Tuesday 21 April 2009

Did the earth move for poo?

14st 10lb, 4.0 units. Life just goes on getting better and better. Last night I helped Mrs H to make the final adjustments that were required to relocate the cat’s sleeping quarters from our double bed to a rather smaller but more appropriate cat bed in the utility room downstairs. This should enhance our chances of sleep in two ways: first, we will not have the cat walking over us in a nightly bid to secure her favoured sleeping position on top of Mrs H’s head; and, secondly, we will not be woken by an unbelievably foul smell in the early hours of the morning when the cat responds to her usual, ill-timed call of nature in the litter tray in our en-suite bathroom. The resulting miasma defies description; but you will probably get a reasonable idea of how bad it is when I say that the cat herself normally discovers an urgent need at this point to make her way downstairs and commune with the dog, whom she can’t stand.

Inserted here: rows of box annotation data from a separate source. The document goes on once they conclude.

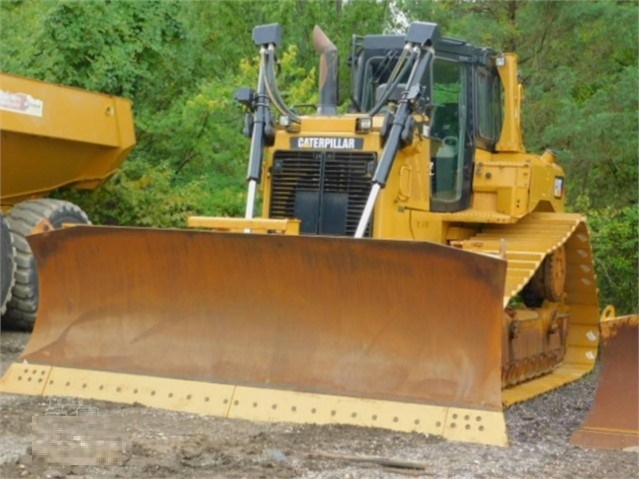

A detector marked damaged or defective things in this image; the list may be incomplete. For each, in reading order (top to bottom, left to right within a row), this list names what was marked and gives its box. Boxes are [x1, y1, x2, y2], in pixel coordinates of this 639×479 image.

rusty dozer blade [1, 227, 510, 448]
rusty dozer blade [572, 312, 636, 450]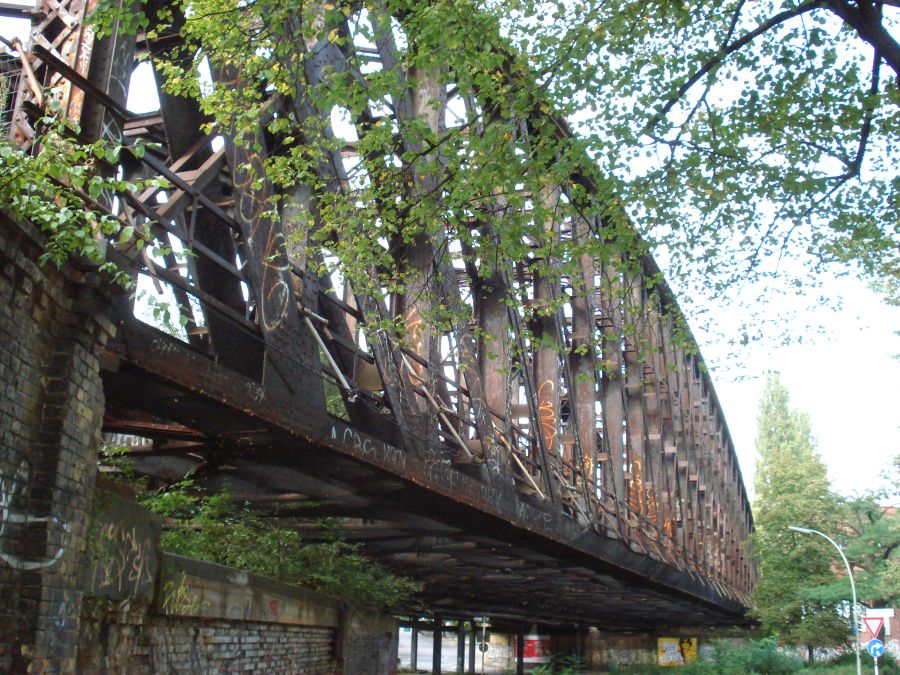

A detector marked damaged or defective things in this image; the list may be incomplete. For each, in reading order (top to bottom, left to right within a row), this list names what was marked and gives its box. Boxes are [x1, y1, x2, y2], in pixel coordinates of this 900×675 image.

rusty iron bridge [3, 0, 756, 632]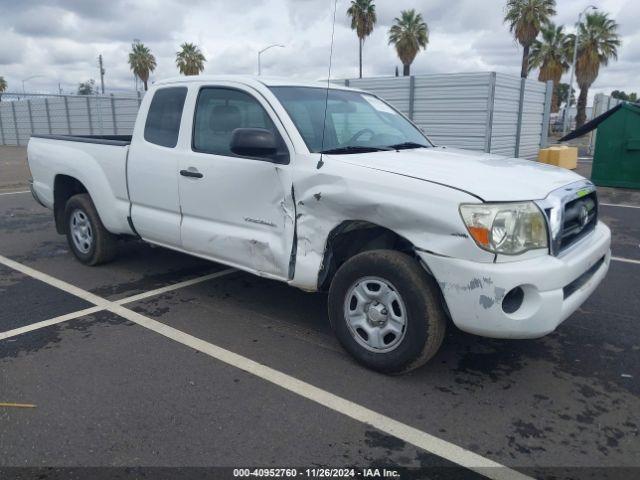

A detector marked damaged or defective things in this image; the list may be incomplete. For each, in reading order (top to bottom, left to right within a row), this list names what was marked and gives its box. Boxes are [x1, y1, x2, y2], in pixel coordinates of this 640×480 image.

cracked bumper [418, 222, 612, 340]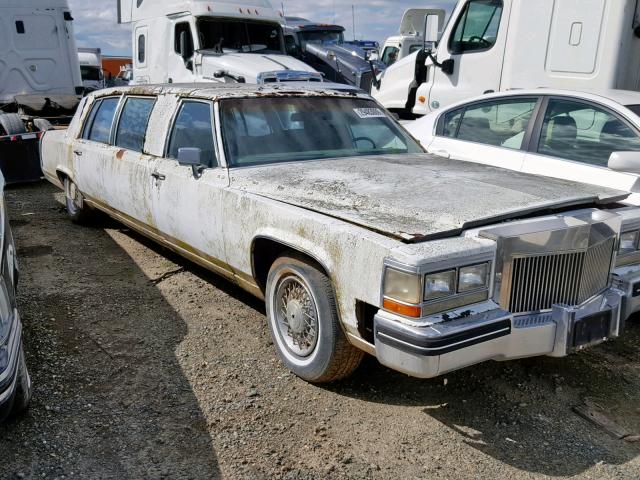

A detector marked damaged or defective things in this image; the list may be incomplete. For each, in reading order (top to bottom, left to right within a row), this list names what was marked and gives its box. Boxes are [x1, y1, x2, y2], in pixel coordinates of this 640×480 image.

rusty stretch limousine [41, 83, 640, 382]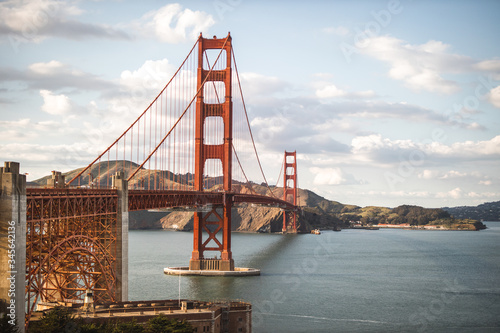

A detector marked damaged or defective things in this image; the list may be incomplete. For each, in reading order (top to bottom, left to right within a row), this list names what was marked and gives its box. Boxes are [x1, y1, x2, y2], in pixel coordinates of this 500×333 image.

rusty steel frame [25, 188, 118, 320]
rusty metal structure [16, 32, 296, 328]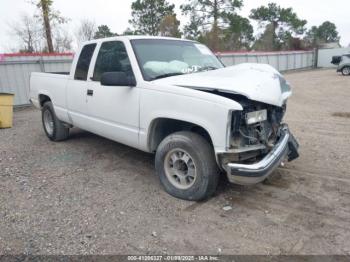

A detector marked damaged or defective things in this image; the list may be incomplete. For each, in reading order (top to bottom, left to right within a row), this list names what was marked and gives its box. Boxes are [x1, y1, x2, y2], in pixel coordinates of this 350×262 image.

crumpled hood [153, 63, 290, 107]
damaged front end [219, 95, 298, 184]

It all worked according to plan until 5.30 a.m., when the cat evidently answered a call of nature in the litter tray in the utility room, and made frantically noisy attempts to escape from the consequences. If we had been in central Italy rather than Chester, I would have taken it for another earthquake. I half-heartedly endeavoured to suppress a wicked smile as I turned over and went back to sleep.

Mrs H and her original and protective nightcap

Meanwhile, urban life reached what seemed to be a new low point this lunchtime when I looked out of the window and saw three female teenagers from the Scratters’ Academy sitting in a circle on the ground, blocking the pavement opposite the house, with their feet in the gutter and a feast of chips spread out on papers before them. Such style, such elegance. It’s like living on the set of Slumdog Millionaire. They made a noisy exit after a bit, leaving the papers and a fair proportion of the chips behind them. I wonder what, if anything, they do teach them at that school?